◆ **Section du document**
┄┄┄┄┄┄┄┄┄┄

Le gouvernement est devant un dilemme: comment augmenter la TVA sur le médicament un an après avoir décidé une forte baisse des prix sans se déjuger? Le tarif appliqué actuellement sur les produits pharmaceutiques est de 7%. Depuis la tenue des 2e Assises de la fiscalité, le gouvernement s’est engagé à passer de cinq taux à deux: 10 et 20%. Sauf à décider une exonération, cela suppose que la TVA sur le médicament passera à 10% pour se conformer à ce schéma. Cette option n’a pas été discutée lors de la préparation de la loi de finances 2015 pour ne pas donner l’impression aux consommateurs d’augmenter les prix des médicaments quelques mois à peine après les avoir baissés. Mais elle n’est pas du tout abandonnée. Ce que redoutent les industriels. Ils craignent de devoir supporter le différentiel après avoir digéré la baisse des prix. En fait, de par la loi, la TVA doit être supportée par le consommateur final. Par conséquent, la taxe devrait être réformée comme pour n’importe quel autre produit. Comment le ministre des Finances compte-t-il agir pour faire passer la pilule, sachant que son collègue de la Santé est foncièrement opposé au principe même d’une TVA sur le médicament?
Pour ne pas être pris de court, les industriels prennent les devants et activent leurs réseaux. L’objectif étant de déboucher sur une réforme indolore aussi bien pour eux que pour les consommateurs. Un mémorandum devrait bientôt être transmis au gouvernement qui est en train de préparer le projet de loi de finances.

┄┄┄┄┄┄┄┄┄┄

◆ **Liste des données**
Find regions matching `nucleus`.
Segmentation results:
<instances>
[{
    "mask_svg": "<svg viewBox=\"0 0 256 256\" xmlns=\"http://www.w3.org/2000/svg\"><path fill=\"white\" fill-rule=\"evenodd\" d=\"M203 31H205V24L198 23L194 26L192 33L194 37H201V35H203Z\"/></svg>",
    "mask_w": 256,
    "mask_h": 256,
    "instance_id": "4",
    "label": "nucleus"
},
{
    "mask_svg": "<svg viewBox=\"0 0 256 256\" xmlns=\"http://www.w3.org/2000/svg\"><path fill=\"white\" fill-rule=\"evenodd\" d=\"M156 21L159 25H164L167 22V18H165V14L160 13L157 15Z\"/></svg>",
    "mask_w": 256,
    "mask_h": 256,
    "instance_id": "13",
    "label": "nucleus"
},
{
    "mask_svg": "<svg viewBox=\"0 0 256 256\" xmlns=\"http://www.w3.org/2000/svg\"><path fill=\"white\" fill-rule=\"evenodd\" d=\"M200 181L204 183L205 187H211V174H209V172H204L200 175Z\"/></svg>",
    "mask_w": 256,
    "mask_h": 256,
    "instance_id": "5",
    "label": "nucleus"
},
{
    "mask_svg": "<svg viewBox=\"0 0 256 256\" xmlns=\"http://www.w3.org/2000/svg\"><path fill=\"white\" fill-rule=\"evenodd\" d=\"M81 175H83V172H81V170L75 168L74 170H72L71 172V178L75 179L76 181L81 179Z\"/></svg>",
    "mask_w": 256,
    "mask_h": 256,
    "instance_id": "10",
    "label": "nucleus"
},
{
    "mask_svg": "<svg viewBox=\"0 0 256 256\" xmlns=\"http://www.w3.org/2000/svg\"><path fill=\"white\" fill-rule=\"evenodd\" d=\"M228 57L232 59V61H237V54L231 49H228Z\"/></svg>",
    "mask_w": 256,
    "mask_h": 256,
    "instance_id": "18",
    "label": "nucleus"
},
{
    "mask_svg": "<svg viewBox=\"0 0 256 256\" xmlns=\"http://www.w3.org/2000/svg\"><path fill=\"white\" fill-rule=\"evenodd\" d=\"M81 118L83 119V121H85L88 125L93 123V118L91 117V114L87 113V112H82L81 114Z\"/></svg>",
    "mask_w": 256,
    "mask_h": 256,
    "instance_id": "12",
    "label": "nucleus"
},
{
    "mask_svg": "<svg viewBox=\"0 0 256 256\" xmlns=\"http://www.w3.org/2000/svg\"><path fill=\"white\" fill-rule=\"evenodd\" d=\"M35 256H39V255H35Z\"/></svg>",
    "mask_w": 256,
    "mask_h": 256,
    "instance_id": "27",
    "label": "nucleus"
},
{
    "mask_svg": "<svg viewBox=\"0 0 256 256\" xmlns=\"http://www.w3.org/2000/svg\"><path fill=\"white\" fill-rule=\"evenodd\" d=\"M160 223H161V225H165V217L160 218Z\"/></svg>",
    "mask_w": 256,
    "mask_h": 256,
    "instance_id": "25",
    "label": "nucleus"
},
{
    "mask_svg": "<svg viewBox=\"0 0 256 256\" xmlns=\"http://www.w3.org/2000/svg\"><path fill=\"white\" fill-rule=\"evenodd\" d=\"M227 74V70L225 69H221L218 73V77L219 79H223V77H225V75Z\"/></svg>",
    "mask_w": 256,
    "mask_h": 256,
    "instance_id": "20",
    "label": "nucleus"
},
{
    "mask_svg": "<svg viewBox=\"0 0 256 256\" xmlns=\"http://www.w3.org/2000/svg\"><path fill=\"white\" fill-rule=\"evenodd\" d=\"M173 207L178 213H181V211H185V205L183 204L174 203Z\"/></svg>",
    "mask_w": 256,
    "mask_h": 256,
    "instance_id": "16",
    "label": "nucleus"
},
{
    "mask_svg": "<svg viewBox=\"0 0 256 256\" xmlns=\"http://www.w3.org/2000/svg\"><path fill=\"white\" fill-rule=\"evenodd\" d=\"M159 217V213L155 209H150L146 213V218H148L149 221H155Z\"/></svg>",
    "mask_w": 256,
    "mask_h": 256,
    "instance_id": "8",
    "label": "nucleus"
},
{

┄┄┄┄┄┄┄┄┄┄

◆ **Consigne A**
Reproduisez à l’identique le passage du texte sur la TVA du médicament qui va de « Pour ne pas être » à « loi de finances. ».
◆ **Consigne B**
Répondez aux questions suivantes d’après le texte sur la TVA du médicament.
(i) Quel taux de TVA s’applique actuellement aux produits pharmaceutiques ?
(ii) Quels sont les deux taux que le gouvernement s’est engagé à retenir ?
(iii) Quel document devrait bientôt être transmis au gouvernement ?
◆ **Consigne C**
Rédigez la suite du texte sur la TVA du médicament à partir de sa dernière phrase.

◆ **Zone de réponse A**
Pour ne pas être pris de court, les industriels prennent les devants et activent leurs réseaux. L’objectif étant de déboucher sur une réforme indolore aussi bien pour eux que pour les consommateurs. Un mémorandum devrait bientôt être transmis au gouvernement qui est en train de préparer le projet de loi de finances.

◆ **Zone de réponse B**
(i) 7 %.
(ii) 10 % et 20 %.
(iii) Un mémorandum.

◆ **Zone de réponse C**
«Bien qu’ils ne soient pas directement impactés, les industriels ne considèrent pas le passage d’un taux de 7 à 10% comme la solution idéale, car tout ce qui constitue un frein à la consommation est un problème», explique un industriel. «Nous considérons que l’application d’une TVA sur le médicament est d’abord une mesure indécente, puisque la plupart des consommateurs supportent directement les charges de soin», précise Abdelmajid Belaiche, DG de l’Association marocaine de l’industrie pharmaceutique (AMIP). Et d’ajouter qu’une hausse à 10% du tarif de TVA serait inefficiente. Les régimes publics d’assurance tels que l’AMO ou le Ramed seront appelés à supporter cette augmentation. Ce qui reviendrait à donner d’une main ce que l’on a pris de l’autre.
Autant de raisons qui font que les industriels sont en train d’étudier trois scénarios pour réduire la facture d’une réforme à défaut de la contrer. Voici la synthèse des propositions que préparent les industriels.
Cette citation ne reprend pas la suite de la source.